Por TPS
Había una vez, en un barrio donde la renta subía más rápido que la conciencia de clase, una joven llamada Luna Mar —nacida Lucía Margarita Ramírez Peña— que decidió ser libre: libre de horarios, de trabajo fijo, de shampoo comercial y de cualquier atisbo de autocrítica.
Luna Mar no era como los demás. Se describía como “ciudadana del mundo” aunque nunca había salido de su país. Su especialidad era gritar contra el imperialismo con un vaso de matcha importado en la mano y una tote bag que decía “¡No a la gentrificación!”, regalo de una galería eco-chic financiada por un consorcio minero canadiense.
Su corazón era noble, su alma era kitsch y su confusión, infinita. Cada protesta light y de moda contra lo que fuera, era para ella una oportunidad de mostrar su impetu de lucha... y de ligarse a algún extranjero de ojos claros.
Porque si algo la movía más que la justicia social, era la posibilidad de que un wero con barba le dijera: “Your Spanish is so exotic”.
Cuando no marchaba, soñaba con estudiar en la Sorbona, hacer su maestría en Nueva York, vivir en Berlín, o retirarse joven en un bosque de Oregon “donde no haya tanto mexicano gritón”. Pero mientras tanto, colgaba en su Instagram fotos de su última pancarta con la consigna:
“¡¡Fuera gringos de México!! #anticolonial #freePalestine #Namaste”
Una tarde, la invitaron a una asamblea radical contra la gentrificación. Ahí conoció a Hans, antropólogo austriaco con dreadlocks, que estaba haciendo un doctorado sobre “el uso ritual de las quesadillas sin queso en zonas urbanas de la CDMX”. Ella se enamoró perdidamente de su acento, de sus Birkenstocks y de su mirada profunda (profunda como su ignorancia de todo contexto).

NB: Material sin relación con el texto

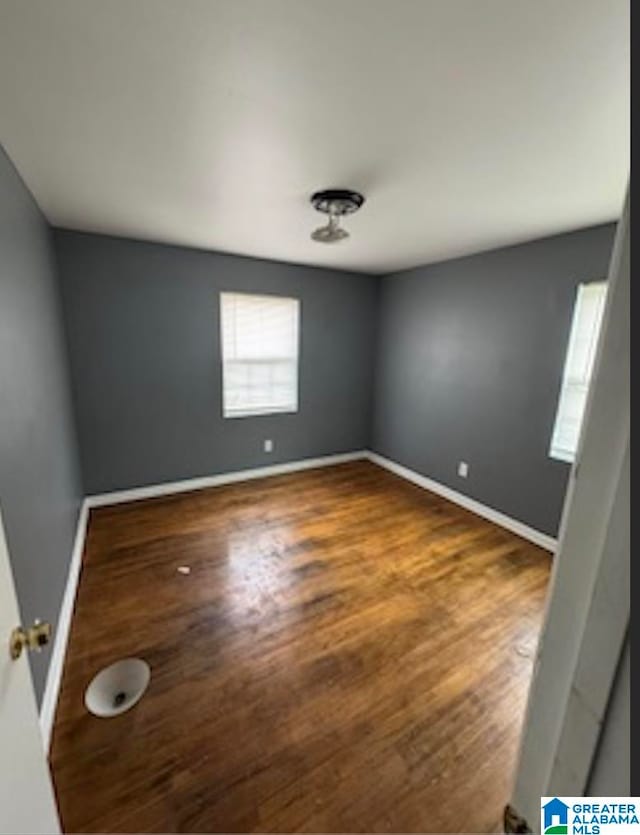 spare room featuring dark hardwood / wood-style floors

Hans la invitó a su loft de techos altos, justo donde antes vivía una familia de siete. Le mostró su tesis sobre “el trauma poscolonial de los memes latinos” y ella, entre suspiros y gritos antiimperialistas, terminó abrazando la lucha… desde la azotea gentrificada con vino orgánico.
Pasaron los meses, y Luna Mar se volvió una figura influyente en círculos de protesta. Le invitaban a foros, a paneles, a talleres donde solo hablaba ella. Le pagaban en likes y en boletos de avión a festivales de descolonización en el primer mundo.
Lo que nunca notó fue que su propio discurso había sido adoptado con gusto por ciertos políticos locales —blancos, católicos y reaccionarios— que, usando sus mismos gritos, comenzaron a cerrar espacios culturales, negar becas a estudiantes extranjeros y criminalizar la diversidad.
Un día, la invitaron a una marcha donde terminó escoltada por un grupo de neonazis de Tepoztlán que gritaban:
“¡México para los mexicanos y las mexicanas naturales, como los de Instagram!”
Entonces Luna quiso hablar, quiso aclarar, quiso explicar que ella no era como “ellos”.
Pero su voz ya no salía. Se había quedado afónica de tanto gritar sin pensar.
Ni Hans la reconoció.
Ni nadie la escuchó.
Y así, entre murmullos, hashtags y contradicciones, desapareció de la escena…
Hasta que una alumna de comunicación social la citó en su tesis sobre “la ironía posmoderna de la izquierda gourmet”.
Moraleja:
Quien confunde el grito con el pensamiento, termina siendo eco del enemigo. Y quien protesta contra el fuego con gasolina perfumada, sólo ayuda a que arda más bonito.